Final Result: CE = 0.772 — Very Poor Weldability. Mandatory preheat 400°F (204°C). Low-hydrogen process only (E7018-H4). Controlled interpass temperature. PWHT at 1100–1150°F after welding. Do not allow joint to cool below preheat temperature during multi-pass welding.

Quick Answer: What does the Carbon Equivalent tell me about weldability?

CE = C + Mn/6 + (Cr+Mo+V)/5 + (Ni+Cu)/15. The result predicts martensite risk and preheat requirements. Example: 4140 chromoly plate (C=0.40%, Mn=0.85%, Cr=0.95%, Mo=0.20%) → CE = 0.40 + 0.142 + 0.230 = 0.772 — Very Poor Weldability. Requires 400°F (204°C) preheat, E7018-H4 low-hydrogen electrode, controlled interpass temperature, and post-weld heat treatment (PWHT). Compare: A36 mild steel (CE ~0.40) can often be welded without preheat. Enter your MTR chemistry above to get your CE and preheat zone instantly.

Carbon Equivalent Weldability Zones — Quick Reference

Enter your MTR chemistry above and compare your CE result to this table. Preheat temperatures are for plate thickness > 3/4 inch per AWS D1.1. Always follow the project WPS — these are guideline values.

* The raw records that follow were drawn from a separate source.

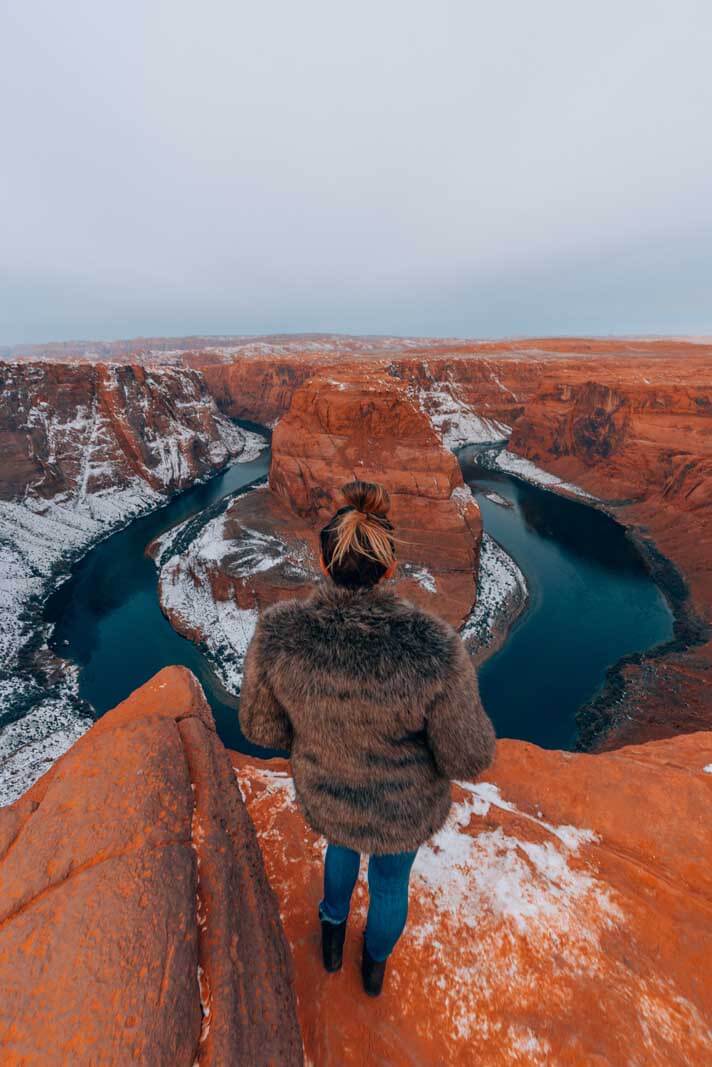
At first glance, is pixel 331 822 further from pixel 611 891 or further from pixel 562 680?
pixel 562 680

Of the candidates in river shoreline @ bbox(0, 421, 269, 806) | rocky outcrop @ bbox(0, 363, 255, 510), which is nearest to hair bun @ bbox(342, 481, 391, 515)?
river shoreline @ bbox(0, 421, 269, 806)

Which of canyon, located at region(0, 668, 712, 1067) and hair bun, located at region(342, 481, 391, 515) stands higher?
hair bun, located at region(342, 481, 391, 515)

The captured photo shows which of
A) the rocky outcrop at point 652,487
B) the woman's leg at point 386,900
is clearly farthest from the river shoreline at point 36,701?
the rocky outcrop at point 652,487

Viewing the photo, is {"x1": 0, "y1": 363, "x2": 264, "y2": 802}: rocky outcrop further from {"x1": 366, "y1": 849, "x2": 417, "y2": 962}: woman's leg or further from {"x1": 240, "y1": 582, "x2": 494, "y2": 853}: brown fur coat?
{"x1": 240, "y1": 582, "x2": 494, "y2": 853}: brown fur coat

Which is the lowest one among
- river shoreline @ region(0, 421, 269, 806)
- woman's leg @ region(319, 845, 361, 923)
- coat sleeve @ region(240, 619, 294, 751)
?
river shoreline @ region(0, 421, 269, 806)

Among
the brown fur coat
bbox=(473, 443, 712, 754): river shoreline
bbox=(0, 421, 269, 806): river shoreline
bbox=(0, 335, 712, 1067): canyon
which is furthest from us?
bbox=(473, 443, 712, 754): river shoreline

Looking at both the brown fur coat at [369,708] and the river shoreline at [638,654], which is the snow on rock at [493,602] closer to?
the river shoreline at [638,654]

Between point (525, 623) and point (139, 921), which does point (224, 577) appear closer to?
point (525, 623)
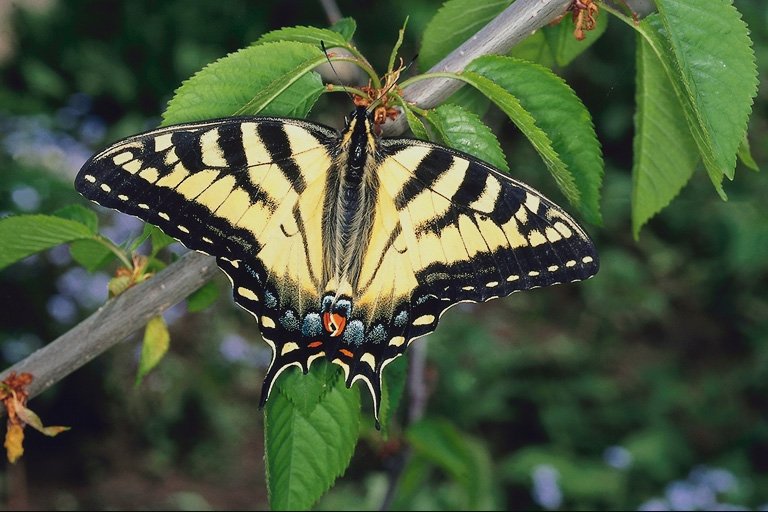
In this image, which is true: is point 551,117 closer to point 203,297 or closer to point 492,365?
point 203,297

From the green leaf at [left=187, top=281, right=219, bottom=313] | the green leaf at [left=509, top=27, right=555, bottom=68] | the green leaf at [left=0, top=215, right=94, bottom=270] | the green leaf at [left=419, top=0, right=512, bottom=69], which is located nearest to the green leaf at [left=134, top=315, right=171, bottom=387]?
the green leaf at [left=187, top=281, right=219, bottom=313]

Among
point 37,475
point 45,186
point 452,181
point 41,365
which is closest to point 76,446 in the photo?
point 37,475

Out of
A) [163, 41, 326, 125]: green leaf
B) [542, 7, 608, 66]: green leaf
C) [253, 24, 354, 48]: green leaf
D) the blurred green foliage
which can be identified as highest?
[253, 24, 354, 48]: green leaf

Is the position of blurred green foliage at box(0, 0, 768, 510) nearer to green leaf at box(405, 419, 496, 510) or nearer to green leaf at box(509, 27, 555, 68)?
green leaf at box(405, 419, 496, 510)

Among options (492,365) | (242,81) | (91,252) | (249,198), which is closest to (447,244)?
(249,198)

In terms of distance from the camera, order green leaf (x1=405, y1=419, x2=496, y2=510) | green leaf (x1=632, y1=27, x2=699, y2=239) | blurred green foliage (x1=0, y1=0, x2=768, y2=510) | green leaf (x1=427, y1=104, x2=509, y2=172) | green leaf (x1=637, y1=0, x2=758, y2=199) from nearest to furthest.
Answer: green leaf (x1=637, y1=0, x2=758, y2=199)
green leaf (x1=427, y1=104, x2=509, y2=172)
green leaf (x1=632, y1=27, x2=699, y2=239)
green leaf (x1=405, y1=419, x2=496, y2=510)
blurred green foliage (x1=0, y1=0, x2=768, y2=510)

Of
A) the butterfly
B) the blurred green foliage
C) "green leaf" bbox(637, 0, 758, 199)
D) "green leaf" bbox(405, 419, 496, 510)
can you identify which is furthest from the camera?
the blurred green foliage
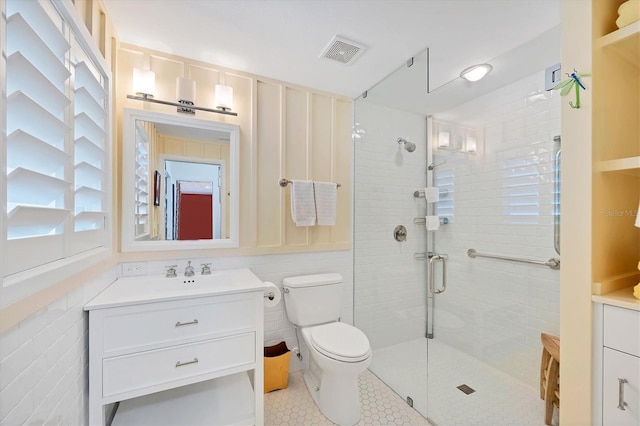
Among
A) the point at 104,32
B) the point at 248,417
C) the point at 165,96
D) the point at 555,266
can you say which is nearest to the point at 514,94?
the point at 555,266

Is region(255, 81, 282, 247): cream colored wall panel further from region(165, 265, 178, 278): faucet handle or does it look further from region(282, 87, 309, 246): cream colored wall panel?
region(165, 265, 178, 278): faucet handle

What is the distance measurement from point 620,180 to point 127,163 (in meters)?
2.47

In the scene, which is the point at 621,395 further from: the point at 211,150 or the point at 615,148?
the point at 211,150

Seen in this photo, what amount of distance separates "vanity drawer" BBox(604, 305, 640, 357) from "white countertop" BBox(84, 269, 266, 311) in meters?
1.46

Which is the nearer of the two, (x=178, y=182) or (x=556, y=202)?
(x=556, y=202)

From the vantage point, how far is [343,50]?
1792 millimetres

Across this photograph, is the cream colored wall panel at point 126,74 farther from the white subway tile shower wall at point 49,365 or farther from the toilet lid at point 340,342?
the toilet lid at point 340,342

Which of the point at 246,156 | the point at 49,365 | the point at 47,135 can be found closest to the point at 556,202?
the point at 246,156

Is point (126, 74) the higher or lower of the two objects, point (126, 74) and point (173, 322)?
the higher

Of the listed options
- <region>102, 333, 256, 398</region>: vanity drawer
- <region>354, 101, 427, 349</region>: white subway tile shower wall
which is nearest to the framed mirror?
<region>102, 333, 256, 398</region>: vanity drawer

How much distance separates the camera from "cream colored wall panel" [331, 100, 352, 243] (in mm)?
2439

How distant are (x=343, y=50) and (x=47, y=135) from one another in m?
1.61

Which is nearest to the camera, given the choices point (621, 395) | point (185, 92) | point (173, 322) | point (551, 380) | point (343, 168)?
point (621, 395)

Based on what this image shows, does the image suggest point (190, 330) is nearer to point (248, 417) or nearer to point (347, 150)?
point (248, 417)
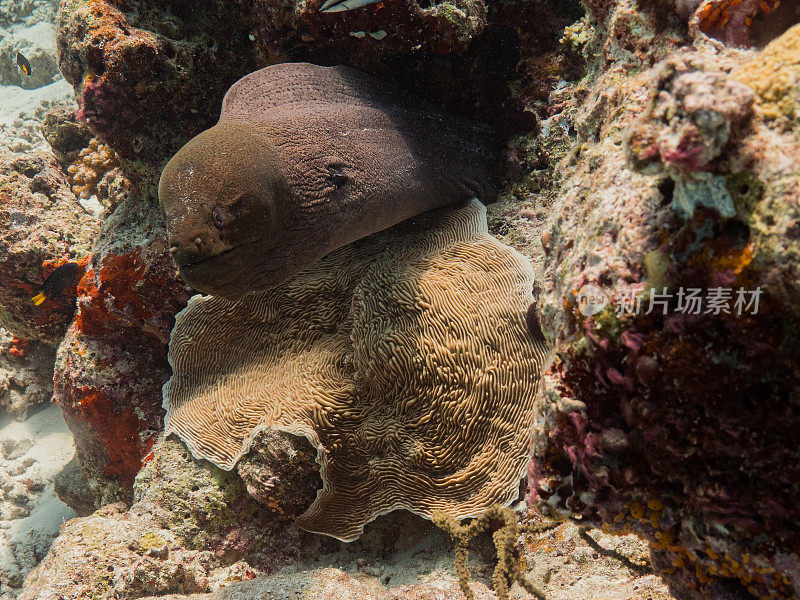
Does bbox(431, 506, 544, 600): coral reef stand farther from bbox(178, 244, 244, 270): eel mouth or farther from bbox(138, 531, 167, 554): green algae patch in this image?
bbox(138, 531, 167, 554): green algae patch

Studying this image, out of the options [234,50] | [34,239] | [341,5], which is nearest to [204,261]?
[341,5]

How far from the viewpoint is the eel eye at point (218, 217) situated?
7.70 feet

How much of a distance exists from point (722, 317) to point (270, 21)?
11.4 feet

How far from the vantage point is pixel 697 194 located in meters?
1.20

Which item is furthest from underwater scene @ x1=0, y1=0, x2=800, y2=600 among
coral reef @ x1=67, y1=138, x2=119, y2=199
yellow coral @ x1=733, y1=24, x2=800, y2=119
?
coral reef @ x1=67, y1=138, x2=119, y2=199

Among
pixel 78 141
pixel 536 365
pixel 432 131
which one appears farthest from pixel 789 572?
pixel 78 141

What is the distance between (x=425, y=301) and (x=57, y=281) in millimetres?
3665

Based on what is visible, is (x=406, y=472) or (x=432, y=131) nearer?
(x=406, y=472)

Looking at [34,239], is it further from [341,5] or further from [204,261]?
[341,5]

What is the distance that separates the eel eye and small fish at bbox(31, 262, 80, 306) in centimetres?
283

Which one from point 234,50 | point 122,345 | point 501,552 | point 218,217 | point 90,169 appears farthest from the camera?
point 90,169

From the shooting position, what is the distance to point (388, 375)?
2.80 m

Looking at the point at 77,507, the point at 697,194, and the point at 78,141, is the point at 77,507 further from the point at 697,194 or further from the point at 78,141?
the point at 697,194

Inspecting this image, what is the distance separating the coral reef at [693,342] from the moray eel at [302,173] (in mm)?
1627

CE Range Weldability Min Preheat Electrode Required Typical Steels
< 0.35ExcellentNone (32°F+)Any processA36, A572 Gr 36, mild steel
0.35–0.40Good50–100°F (10–38°C)Low-H preferredA572 Gr 50, A992 W-shapes
0.40–0.45Fair150°F (66°C)E7018-H8 minimumA572 Gr 60, heavy A36 plate
0.45–0.60Poor200–300°F (93–149°C)E7018-H4 only4130, A514, HY-80
> 0.60Very Poor300–400°F (149–204°C)E7018-H4 + PWHT required4140, P91, tool steels
For modern low-carbon HSLA pipeline steels (API 5L X70/X80, C < 0.12%), use the Pcm formula instead: Pcm = C + Si/30 + (Mn+Cr+Cu)/20 + Ni/60 + Mo/15 + V/10 + 5B. TMCP pipeline steels have Pcm ~0.17–0.22 — far more weldable than IIW CE would predict.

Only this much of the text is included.